Larry Sabato, director for the Center of Politics at the University of Virginia, said Thursday on CNN that Clinton’s change of heart is “transparently political. This is part of the presidential campaign’s panderama. She’s pandering.”
Vox’s Ezra Klein wrote Thursday morning, “I’m not convinced that Clinton, in office, wouldn’t … negotiate trade deals like the TPP. And as someone trying to understand Clinton’s likely governing philosophy, it’s unnerving.”
“And this is a broader problem for Clinton.

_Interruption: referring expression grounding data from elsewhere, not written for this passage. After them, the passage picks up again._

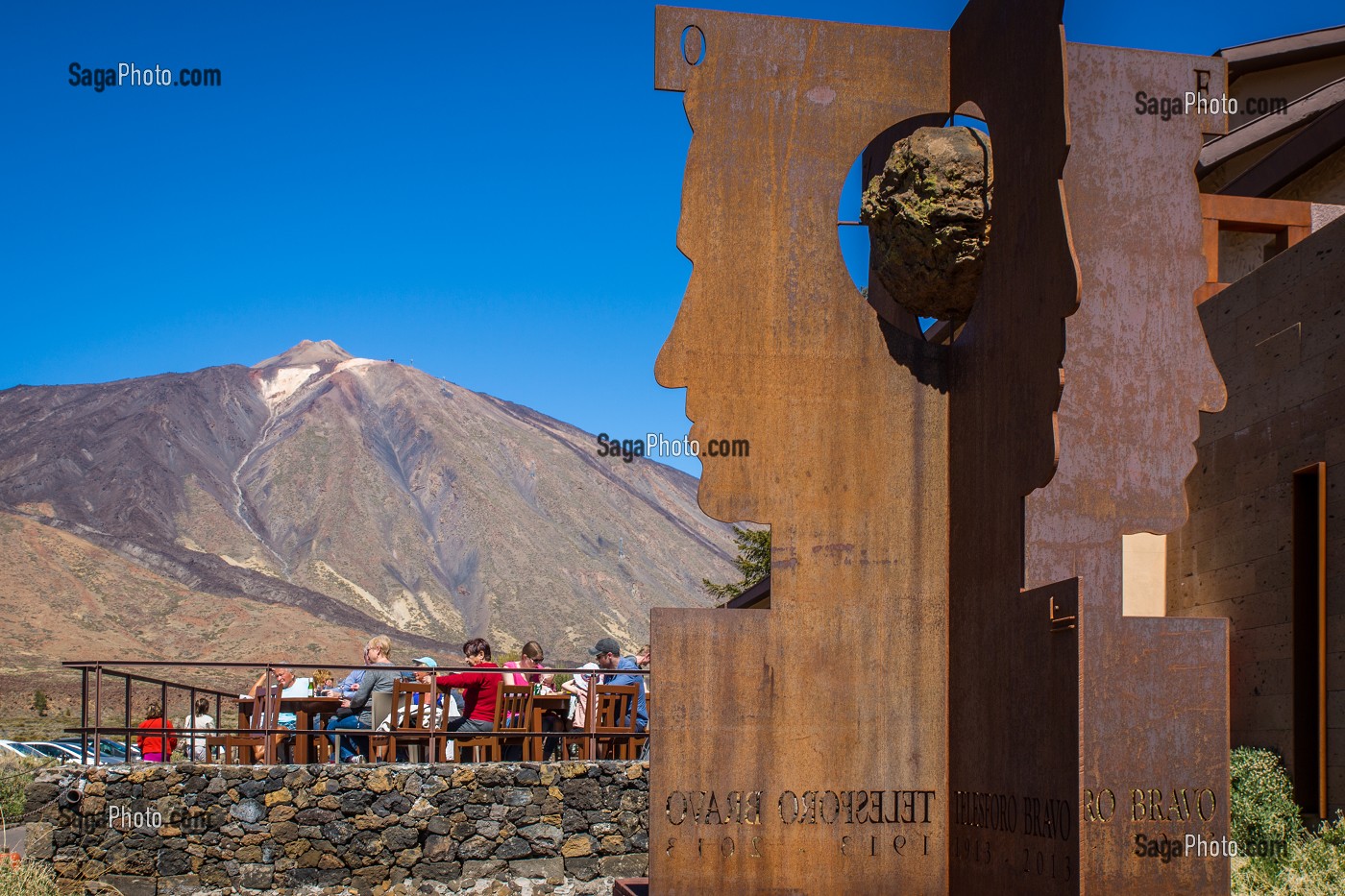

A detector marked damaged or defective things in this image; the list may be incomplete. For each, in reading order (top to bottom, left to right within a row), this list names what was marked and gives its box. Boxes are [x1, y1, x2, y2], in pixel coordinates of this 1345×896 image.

rusted steel panel [648, 5, 946, 887]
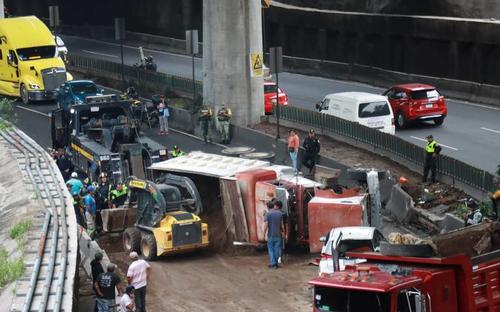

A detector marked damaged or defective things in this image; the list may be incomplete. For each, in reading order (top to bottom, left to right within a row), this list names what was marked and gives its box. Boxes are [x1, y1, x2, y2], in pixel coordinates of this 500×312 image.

overturned red truck [148, 151, 368, 251]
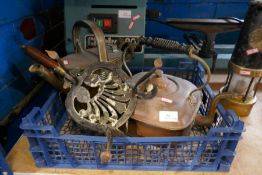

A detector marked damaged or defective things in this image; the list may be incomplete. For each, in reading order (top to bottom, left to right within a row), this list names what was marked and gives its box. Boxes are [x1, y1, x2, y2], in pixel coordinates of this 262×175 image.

rusty metal part [72, 19, 107, 62]
rusty metal part [28, 64, 65, 91]
rusty metal part [132, 59, 202, 137]
rusty metal part [194, 91, 235, 126]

Her political weakness, fairly or not, is that the voters and the media — or maybe it’s the media and, thus, the voters — have decided that she’s unusually poll-tested and calculating, even for a politician,” he added.

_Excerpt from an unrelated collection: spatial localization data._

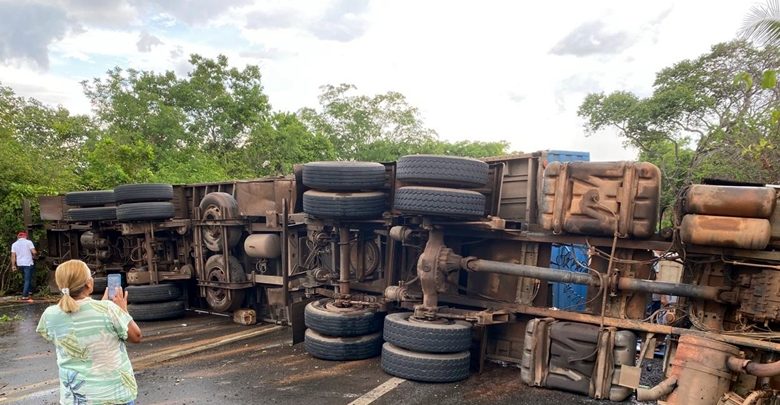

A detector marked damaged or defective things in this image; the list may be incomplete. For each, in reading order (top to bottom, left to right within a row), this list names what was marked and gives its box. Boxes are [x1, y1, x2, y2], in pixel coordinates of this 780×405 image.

rusty metal surface [540, 160, 660, 237]
rusty metal surface [680, 215, 772, 249]
rusty metal surface [684, 185, 776, 219]
overturned truck [39, 152, 780, 404]
rusty metal surface [664, 334, 736, 404]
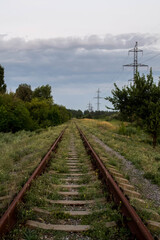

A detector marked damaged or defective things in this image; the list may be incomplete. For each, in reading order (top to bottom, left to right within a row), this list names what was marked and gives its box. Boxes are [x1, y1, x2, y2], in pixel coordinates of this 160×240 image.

rusty railroad track [0, 124, 154, 239]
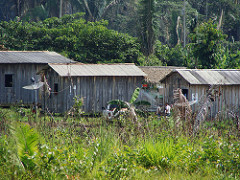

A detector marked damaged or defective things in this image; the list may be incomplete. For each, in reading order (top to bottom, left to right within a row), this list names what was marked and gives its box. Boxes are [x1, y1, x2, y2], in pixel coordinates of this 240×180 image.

As secretary of State, Clinton played a crucial roll in getting the ball rolling on the White House-backed Trans-Pacific Partnership. She used to claim as much.
She also often praised the deal, saying at one point in 2012 that it “sets the gold standard in trade agreements to open free, transparent, fair trade, the kind of environment that has the rule of law and a level playing field.”

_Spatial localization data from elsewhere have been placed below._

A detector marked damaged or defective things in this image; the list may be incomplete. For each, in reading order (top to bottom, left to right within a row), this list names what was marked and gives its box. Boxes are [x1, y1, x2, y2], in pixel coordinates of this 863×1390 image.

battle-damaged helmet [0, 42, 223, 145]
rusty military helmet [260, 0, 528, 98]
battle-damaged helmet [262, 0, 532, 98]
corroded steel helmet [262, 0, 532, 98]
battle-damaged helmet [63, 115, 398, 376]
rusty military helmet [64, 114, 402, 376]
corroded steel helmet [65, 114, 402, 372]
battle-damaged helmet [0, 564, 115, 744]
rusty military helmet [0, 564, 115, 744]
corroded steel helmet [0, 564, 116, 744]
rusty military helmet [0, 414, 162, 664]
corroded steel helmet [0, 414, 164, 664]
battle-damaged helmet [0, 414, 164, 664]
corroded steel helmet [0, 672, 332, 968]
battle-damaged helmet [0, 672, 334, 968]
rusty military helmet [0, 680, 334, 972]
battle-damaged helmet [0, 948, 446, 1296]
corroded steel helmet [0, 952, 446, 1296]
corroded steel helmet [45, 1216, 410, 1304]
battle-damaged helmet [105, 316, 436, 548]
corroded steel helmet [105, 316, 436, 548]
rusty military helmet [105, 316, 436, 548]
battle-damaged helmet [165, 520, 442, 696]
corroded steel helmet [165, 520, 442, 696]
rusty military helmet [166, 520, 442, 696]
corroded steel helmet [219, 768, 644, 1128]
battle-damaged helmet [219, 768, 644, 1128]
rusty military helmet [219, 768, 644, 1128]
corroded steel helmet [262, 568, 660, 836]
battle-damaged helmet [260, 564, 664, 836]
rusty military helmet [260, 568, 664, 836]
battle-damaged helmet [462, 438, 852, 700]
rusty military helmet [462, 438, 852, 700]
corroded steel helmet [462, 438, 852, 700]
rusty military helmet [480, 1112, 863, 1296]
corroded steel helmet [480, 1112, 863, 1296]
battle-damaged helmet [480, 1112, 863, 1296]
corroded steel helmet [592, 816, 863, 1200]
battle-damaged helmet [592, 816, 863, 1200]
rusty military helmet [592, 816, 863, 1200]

“And when negotiated, this agreement will cover 40 percent of the world’s total trade and build in strong protections for workers and the environment,” she added.
Now, however, she claims she simply can’t support the deal.
Her campaign to distance herself from a plan that has drawn sharp criticism from labor unions began earlier this year when she claimed in July that she had minimum involvement in the crafting of the deal.
Considering that her about-face comes at a time when Democratic rival Sen. Bernie Sanders, I-Vt., who has opposed the deal from the get-go, continues to rise in the polls, the press appears convinced that Clinton’s opposition is little more than political opportunism.
Clinton “needs those volunteers while campaigning and of course her opponents like Sanders and O’Malley had already come out against this new trade agreement. And she wants to box in Joe Biden who if he jumps in will have to defend President Obama’s decision to support it,” Sabato said.